Text for analysis: Begin

The announcement by USAid administrator Brian Atwood was accompanied by the brutal statement that the US 'can no longer throw away money on countries that fail to develop . . . sustainable development cannot be pursued in non-performing and non-democratic countries'.
Shortly afterwards the US Assistant Secretary of State for African Affairs, George Moose, was forced to reaffirm America's commitment to sustainable development in Africa but added that limits on resources mean they must be used in a flexible, creative and cost-effective manner. 'I assure you (Mr Atwood's statement) does not signal a change in the Administration's commitment to Africa, only in the way we do business'.
Despite strong global commitments by President Clinton in the run-up to his election, the US has not yet developed a new policy for poor countries. Cold War lobbies have been replaced only to a limited extent by commercial or Black American lobbies. Cold War support for leaders such as Zaire's Mobutu Sese Seko, the Angolan rebel leader Jonas Savimbi and Siad Barre of Somalia has left Africa with a legacy of dictatorships and been replaced in Washington by a vague but constantly repeated commitment to human rights and democracy. The new policy is to support African efforts to establish democratic governments and institutions, and to promote transparent government with a commitment to the rule of law and respect for human rights. Washington is also committed to helping to end conflicts and crises, encourage sustainable development and economic growth and increasing the private sector's involvement in Africa.
But simply withdrawing support from dictators - or in the case of Mr Savimbi stopping arms supplies - has not resulted in the dawning of democracy and in some cases, like Angola, has resulted in chaos. Somalia has made Washington wary of further involvement.

Text for analysis: End
Given information: Begin

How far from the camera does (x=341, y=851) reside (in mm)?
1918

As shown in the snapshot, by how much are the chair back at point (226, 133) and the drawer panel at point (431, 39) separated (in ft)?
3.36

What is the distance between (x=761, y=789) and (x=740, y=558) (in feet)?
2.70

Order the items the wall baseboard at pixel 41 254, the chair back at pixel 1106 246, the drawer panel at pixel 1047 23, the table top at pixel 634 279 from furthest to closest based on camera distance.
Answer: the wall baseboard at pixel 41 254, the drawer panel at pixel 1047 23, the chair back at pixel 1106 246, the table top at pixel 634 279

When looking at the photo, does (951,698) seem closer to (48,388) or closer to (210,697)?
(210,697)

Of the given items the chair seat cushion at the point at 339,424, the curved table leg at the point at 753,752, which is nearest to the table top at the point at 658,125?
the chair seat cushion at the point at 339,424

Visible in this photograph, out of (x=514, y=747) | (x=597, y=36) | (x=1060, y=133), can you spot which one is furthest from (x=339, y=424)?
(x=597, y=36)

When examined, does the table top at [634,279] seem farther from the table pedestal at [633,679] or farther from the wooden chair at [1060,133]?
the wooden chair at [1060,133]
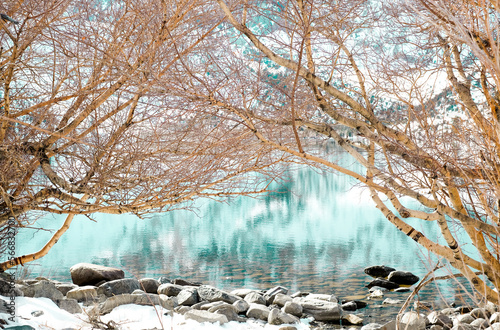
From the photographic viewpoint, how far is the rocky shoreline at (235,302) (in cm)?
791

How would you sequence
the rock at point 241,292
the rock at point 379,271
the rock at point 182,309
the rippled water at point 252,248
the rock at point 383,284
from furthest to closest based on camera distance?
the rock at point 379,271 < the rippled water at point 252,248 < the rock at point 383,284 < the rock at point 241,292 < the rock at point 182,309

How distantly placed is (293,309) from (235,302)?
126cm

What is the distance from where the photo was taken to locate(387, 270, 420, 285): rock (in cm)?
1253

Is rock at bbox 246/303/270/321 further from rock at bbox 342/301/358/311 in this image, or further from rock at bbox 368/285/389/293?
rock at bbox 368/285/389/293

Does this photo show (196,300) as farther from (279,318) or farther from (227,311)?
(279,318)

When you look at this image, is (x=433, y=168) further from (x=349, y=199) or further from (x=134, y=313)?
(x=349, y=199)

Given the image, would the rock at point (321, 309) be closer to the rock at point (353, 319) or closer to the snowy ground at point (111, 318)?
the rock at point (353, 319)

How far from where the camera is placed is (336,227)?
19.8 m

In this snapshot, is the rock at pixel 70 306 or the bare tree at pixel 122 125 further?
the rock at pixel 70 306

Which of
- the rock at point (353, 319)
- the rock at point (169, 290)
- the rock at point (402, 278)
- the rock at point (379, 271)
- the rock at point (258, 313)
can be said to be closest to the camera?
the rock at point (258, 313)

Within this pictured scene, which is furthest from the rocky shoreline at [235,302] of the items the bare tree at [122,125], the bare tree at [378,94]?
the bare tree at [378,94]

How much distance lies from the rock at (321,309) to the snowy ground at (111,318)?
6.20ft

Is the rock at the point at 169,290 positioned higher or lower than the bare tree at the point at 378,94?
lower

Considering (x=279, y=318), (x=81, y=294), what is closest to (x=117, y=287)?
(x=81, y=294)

Given information: End

Task item A » List the African leaders whom the text on US aid policy toward Africa names as having received Cold War support.
Task item B » Carry on the text on US aid policy toward Africa, starting after its last sentence.
The records are material separate from the text on US aid policy toward Africa.

Task answer A » Mobutu Sese Seko of Zaire, the Angolan rebel leader Jonas Savimbi, and Siad Barre of Somalia.

Task answer B »
South Africa is the new focus for US policy in Africa but Cold War allies such as Zaire and Kenya have been dropped or marginalised. With supply bases at Ascension Island on one side of the continent and Diego Garcia on the other, the US has no vital strategic interests on the continent. The need to secure supplies of strategic minerals, the constant justification for involvement during the Cold War, has declined. The search is for plants with medicinal potential and the US fought for the right in the Gatt negotiations to be able to patent such resources without reference to the country of origin.
American aid to Africa is driven by domestic considerations and business interests - development co-operation is the same department as export promotion and foreign investment risk insurance. According to a recent Action Aid report on aid donors, the US gives the lowest percentage of its GNP in aid and most of it to the Middle East and Eastern Europe for domestic, political or economic reasons. Washington also remains resistant to debt forgiveness and has advocated policies in the Gatt to promote US business interests regardless of the effect on Africa's primary commodity producers.